**Exercise details:**
Reproduce the stretch of the material below from the line containing "this 300×470 image." through the line containing "damaged front bumper [51, 409, 363, 664]", word for word and including both of those lines.

**Given entries:**
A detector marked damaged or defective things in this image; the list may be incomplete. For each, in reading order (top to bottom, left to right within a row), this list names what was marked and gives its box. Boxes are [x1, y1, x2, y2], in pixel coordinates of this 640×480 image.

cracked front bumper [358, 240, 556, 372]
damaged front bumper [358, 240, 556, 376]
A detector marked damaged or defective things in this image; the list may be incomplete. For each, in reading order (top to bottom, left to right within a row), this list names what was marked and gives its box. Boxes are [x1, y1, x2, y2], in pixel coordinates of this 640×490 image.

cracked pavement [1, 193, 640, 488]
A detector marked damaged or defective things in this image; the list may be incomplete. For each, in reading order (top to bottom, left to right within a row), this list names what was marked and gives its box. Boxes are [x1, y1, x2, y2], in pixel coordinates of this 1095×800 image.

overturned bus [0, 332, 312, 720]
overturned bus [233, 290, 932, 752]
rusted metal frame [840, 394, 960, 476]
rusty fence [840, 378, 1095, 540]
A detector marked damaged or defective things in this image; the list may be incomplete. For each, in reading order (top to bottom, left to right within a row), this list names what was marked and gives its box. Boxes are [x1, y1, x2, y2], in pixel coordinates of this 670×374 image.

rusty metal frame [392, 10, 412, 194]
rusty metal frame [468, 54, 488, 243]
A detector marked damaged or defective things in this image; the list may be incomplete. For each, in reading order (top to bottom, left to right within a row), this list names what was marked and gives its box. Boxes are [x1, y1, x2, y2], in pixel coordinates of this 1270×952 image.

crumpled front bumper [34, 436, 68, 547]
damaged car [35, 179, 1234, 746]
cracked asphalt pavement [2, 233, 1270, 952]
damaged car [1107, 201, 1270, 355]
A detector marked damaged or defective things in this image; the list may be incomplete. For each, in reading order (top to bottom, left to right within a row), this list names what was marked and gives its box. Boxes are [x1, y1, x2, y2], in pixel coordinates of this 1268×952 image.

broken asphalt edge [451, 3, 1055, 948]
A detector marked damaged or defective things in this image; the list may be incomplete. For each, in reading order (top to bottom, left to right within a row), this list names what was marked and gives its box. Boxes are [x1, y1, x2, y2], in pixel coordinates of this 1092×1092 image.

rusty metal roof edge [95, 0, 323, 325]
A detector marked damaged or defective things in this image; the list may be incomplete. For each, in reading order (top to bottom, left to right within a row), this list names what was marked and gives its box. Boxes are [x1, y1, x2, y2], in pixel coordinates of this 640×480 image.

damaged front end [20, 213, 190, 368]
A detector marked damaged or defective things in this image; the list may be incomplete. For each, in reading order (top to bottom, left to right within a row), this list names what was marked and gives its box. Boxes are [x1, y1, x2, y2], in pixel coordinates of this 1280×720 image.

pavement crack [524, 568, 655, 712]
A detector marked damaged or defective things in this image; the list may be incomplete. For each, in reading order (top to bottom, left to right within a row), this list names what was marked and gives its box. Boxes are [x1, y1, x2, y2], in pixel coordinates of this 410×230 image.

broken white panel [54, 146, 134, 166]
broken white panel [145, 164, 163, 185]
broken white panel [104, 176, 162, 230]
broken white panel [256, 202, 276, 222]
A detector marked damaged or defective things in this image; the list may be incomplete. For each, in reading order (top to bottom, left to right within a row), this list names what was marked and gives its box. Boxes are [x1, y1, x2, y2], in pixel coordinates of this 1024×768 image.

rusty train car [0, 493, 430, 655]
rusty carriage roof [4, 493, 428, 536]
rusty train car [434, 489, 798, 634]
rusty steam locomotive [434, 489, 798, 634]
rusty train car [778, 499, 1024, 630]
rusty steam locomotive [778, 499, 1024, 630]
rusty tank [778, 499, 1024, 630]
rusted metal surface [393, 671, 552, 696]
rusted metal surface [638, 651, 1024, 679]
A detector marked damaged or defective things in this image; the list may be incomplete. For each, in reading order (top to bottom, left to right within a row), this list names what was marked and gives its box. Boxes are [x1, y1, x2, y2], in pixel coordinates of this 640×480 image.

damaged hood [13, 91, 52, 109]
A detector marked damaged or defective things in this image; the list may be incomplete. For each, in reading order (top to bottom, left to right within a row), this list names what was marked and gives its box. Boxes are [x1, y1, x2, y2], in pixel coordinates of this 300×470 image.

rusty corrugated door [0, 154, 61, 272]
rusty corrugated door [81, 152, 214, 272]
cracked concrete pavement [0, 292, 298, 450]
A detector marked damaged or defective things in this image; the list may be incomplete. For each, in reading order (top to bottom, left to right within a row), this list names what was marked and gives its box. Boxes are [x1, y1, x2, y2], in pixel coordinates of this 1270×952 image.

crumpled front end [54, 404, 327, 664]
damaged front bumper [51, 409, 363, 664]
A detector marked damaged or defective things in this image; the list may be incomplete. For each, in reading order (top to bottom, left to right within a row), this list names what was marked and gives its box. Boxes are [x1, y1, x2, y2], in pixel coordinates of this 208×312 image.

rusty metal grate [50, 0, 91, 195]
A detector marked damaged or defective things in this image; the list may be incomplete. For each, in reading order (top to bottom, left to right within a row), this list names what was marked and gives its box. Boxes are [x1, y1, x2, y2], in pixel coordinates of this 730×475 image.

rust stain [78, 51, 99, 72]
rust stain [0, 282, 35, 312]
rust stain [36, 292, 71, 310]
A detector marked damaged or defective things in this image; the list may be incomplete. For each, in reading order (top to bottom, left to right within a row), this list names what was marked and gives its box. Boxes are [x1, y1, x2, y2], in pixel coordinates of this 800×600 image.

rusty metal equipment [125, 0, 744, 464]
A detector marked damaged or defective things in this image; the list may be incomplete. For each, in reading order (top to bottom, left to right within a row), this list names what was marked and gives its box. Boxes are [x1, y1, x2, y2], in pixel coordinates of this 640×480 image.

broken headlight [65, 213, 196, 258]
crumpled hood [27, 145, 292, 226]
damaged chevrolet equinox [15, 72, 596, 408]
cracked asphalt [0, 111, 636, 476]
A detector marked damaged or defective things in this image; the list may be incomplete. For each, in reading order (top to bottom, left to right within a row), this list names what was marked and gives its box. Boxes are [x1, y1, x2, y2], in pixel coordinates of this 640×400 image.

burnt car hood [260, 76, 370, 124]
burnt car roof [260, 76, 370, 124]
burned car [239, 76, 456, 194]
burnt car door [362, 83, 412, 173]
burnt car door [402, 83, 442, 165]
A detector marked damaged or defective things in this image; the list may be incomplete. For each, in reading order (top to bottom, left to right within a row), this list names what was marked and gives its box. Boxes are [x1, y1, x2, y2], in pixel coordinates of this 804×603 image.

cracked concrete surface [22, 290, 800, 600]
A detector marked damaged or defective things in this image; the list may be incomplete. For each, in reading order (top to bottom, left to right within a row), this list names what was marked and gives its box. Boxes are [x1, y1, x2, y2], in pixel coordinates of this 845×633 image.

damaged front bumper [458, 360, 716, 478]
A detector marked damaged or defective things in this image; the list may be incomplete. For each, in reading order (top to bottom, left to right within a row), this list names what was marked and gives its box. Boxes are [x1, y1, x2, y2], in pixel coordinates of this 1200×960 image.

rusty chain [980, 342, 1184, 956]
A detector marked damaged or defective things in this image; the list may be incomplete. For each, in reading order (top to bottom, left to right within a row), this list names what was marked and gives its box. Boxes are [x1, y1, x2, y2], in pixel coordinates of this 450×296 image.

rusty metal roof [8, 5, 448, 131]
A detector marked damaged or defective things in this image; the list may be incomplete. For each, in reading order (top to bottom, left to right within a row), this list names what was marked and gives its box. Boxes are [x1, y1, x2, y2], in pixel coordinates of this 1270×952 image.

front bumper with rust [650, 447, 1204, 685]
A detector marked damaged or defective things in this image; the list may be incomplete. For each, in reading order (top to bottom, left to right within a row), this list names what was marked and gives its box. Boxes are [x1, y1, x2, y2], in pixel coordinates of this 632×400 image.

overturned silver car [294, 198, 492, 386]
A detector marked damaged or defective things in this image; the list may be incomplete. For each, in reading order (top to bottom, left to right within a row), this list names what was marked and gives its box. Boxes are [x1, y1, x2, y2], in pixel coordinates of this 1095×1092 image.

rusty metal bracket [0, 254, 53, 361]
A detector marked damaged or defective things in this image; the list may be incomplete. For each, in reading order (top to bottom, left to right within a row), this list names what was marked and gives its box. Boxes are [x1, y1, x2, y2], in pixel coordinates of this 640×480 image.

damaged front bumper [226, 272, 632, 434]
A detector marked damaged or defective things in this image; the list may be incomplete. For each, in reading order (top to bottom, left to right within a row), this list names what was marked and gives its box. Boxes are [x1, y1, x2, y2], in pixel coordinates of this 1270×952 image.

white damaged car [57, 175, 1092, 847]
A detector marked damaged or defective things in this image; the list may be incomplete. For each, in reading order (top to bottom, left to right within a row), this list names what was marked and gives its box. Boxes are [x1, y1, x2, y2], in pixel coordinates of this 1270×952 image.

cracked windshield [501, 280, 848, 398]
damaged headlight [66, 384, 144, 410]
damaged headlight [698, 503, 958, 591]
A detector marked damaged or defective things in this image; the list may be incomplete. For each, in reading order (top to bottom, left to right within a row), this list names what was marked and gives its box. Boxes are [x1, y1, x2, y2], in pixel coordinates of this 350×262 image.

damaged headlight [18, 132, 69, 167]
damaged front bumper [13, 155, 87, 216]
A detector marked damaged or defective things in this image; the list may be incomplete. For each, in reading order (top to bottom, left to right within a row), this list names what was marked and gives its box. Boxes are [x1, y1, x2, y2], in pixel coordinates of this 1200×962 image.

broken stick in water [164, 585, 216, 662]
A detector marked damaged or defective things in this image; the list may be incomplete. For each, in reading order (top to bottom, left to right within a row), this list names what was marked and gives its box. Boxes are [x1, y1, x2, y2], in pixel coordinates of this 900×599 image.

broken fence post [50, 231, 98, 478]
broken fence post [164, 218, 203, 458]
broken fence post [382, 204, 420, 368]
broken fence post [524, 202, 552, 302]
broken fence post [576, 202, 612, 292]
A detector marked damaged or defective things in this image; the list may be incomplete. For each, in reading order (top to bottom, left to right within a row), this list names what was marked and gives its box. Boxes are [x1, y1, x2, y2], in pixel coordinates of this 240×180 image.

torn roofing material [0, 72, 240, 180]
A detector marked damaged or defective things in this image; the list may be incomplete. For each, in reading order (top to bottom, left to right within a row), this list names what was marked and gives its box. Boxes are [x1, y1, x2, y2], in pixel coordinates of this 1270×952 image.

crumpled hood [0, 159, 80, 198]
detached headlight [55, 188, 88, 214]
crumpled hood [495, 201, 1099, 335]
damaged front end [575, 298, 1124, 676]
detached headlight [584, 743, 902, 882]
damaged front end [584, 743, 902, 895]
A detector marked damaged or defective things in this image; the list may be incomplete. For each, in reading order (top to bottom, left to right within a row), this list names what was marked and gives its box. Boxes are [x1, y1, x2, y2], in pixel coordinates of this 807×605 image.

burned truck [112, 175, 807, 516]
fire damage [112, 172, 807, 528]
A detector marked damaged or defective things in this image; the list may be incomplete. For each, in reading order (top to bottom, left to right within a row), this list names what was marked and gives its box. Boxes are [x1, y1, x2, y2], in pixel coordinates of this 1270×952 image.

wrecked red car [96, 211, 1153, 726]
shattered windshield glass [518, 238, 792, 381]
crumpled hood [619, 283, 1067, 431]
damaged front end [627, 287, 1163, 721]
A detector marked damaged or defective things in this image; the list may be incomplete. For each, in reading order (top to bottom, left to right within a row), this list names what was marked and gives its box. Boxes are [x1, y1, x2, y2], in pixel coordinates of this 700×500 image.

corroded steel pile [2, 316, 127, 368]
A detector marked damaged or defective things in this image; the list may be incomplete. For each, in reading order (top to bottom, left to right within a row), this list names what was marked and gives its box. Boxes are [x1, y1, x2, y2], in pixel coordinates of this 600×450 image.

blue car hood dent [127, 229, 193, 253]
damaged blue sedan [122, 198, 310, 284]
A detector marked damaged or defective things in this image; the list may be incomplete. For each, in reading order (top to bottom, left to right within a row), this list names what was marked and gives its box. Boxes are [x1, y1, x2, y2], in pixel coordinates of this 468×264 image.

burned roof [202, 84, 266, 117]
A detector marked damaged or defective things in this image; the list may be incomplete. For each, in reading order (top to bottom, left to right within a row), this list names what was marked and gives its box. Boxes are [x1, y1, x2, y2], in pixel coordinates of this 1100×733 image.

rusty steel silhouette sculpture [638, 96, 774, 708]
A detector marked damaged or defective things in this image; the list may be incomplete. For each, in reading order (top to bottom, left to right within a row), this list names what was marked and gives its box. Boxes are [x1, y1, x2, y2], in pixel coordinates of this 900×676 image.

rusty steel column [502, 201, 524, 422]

**Correct response:**
A detector marked damaged or defective things in this image; the list may be incomplete. For each, in reading order (top to bottom, left to right within a row), this list names what was marked and gives its box. Boxes are [x1, y1, x2, y2], in pixel coordinates of this 300×470 image.

rusty corrugated door [0, 154, 61, 272]
rusty corrugated door [81, 152, 214, 272]
cracked concrete pavement [0, 292, 298, 450]
A detector marked damaged or defective things in this image; the list may be incomplete. For each, in reading order (top to bottom, left to right within a row), this list names what was marked and gives its box. Boxes are [x1, y1, x2, y2], in pixel coordinates of this 1270×952 image.

crumpled front end [54, 404, 327, 664]
damaged front bumper [51, 409, 363, 664]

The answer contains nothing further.